GIVEN PASSAGE →

☆ ☆ ☆ ☆ ☆

He has refused his assent to laws, the most wholesome and necessary for the public good.

He has forbidden his governors to pass laws of immediate and pressing importance, unless suspended in their operation till his assent should be obtained; and when so suspended, he has utterly neglected to attend to them.

He has refused to pass other laws for the accommodation of large districts of people, unless those people would relinquish the right of representation in the legislature, a right inestimable to them and formidable to tyrants only.

He has called together legislative bodies at places unusual, uncomfortable, and distant from the depository of their public records, for the sole purpose of fatiguing them into compliance with his measures.

He has dissolved representative houses repeatedly, for opposing with manly firmness his invasions on the rights of the people.

He has refused for a long time, after such dissolutions, to cause others to be elected; whereby the legislative powers, incapable of annihilation, have returned to the people at large for their exercise; the state remaining in the meantime exposed to all the dangers of invasion from without, and convulsions within.

He has endeavored to prevent the population of these states; for that purpose obstructing the laws for naturalization of foreigners; refusing to pass others to encourage their migration hither, and raising the conditions of new appropriations of lands.

☆ ☆ ☆ ☆ ☆

SOURCE DATA →
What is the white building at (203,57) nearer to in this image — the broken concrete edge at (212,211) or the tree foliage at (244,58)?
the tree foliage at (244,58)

☆ ☆ ☆ ☆ ☆

JOBS →
[a] Answer these questions using the grievances passage.
(i) How are the places where legislative bodies were called together described?
(ii) For what reason were representative houses dissolved repeatedly?
(iii) Which laws were obstructed in the effort to prevent the population of these states?
[b] Retype the stretch of the grievances passage from "He has refused his" through "attend to them.", keeping every word and mark unchanged.

WORKED ANSWERS →
[a]
(i) They were unusual, uncomfortable, and distant from the depository of their public records.
(ii) They were dissolved for opposing with manly firmness his invasions on the rights of the people.
(iii) The laws for naturalization of foreigners were obstructed.

[b]
He has refused his assent to laws, the most wholesome and necessary for the public good.

He has forbidden his governors to pass laws of immediate and pressing importance, unless suspended in their operation till his assent should be obtained; and when so suspended, he has utterly neglected to attend to them.